**Required action:** Where the material below has a line containing "Ma-Cabane - Vente Maison ALES, 171 m²", start repeating exactly, and keep going through the line containing "KIT AR COMPRIMIDO EINHELL REF.4020565", with no other lines.

**Record excerpts:**
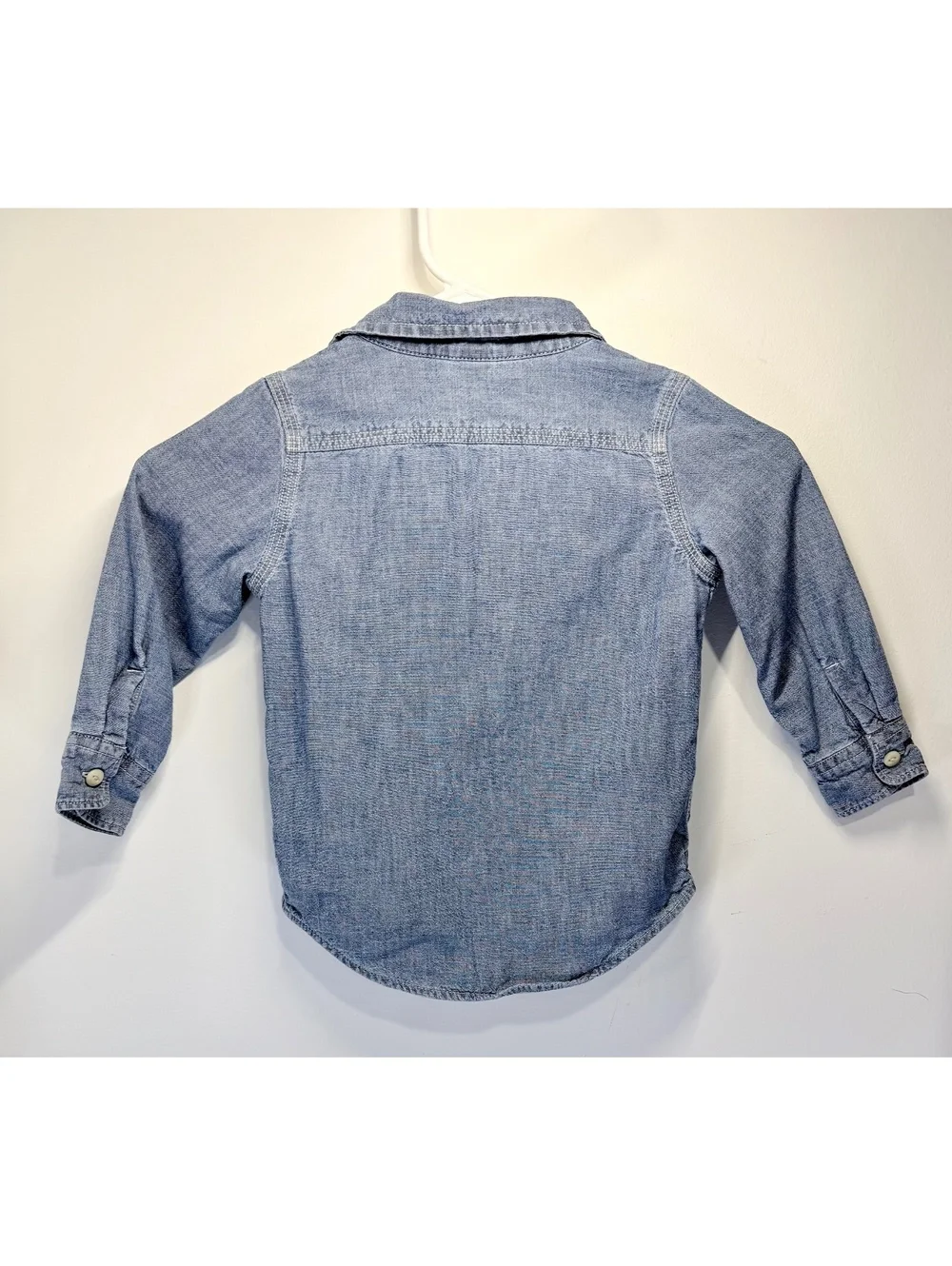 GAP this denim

---

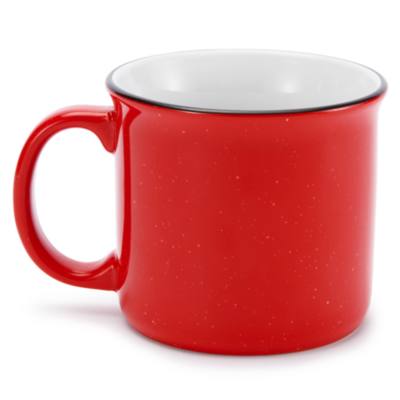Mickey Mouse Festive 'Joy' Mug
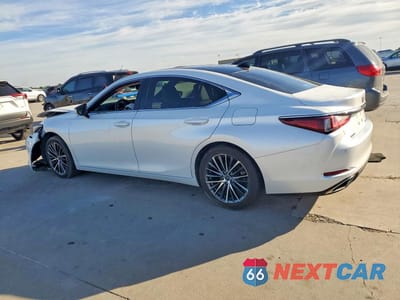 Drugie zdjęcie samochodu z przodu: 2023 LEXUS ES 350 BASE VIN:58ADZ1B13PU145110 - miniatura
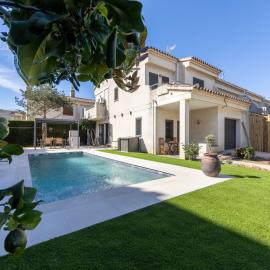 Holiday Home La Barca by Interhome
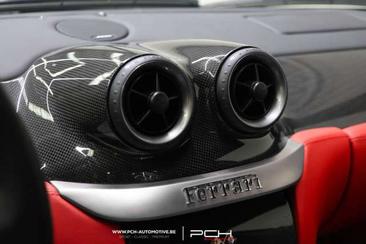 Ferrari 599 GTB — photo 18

...

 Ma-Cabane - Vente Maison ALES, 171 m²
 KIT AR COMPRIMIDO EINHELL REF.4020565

**Written solution:**
 Ma-Cabane - Vente Maison ALES, 171 m²
 KIT AR COMPRIMIDO EINHELL REF.4020565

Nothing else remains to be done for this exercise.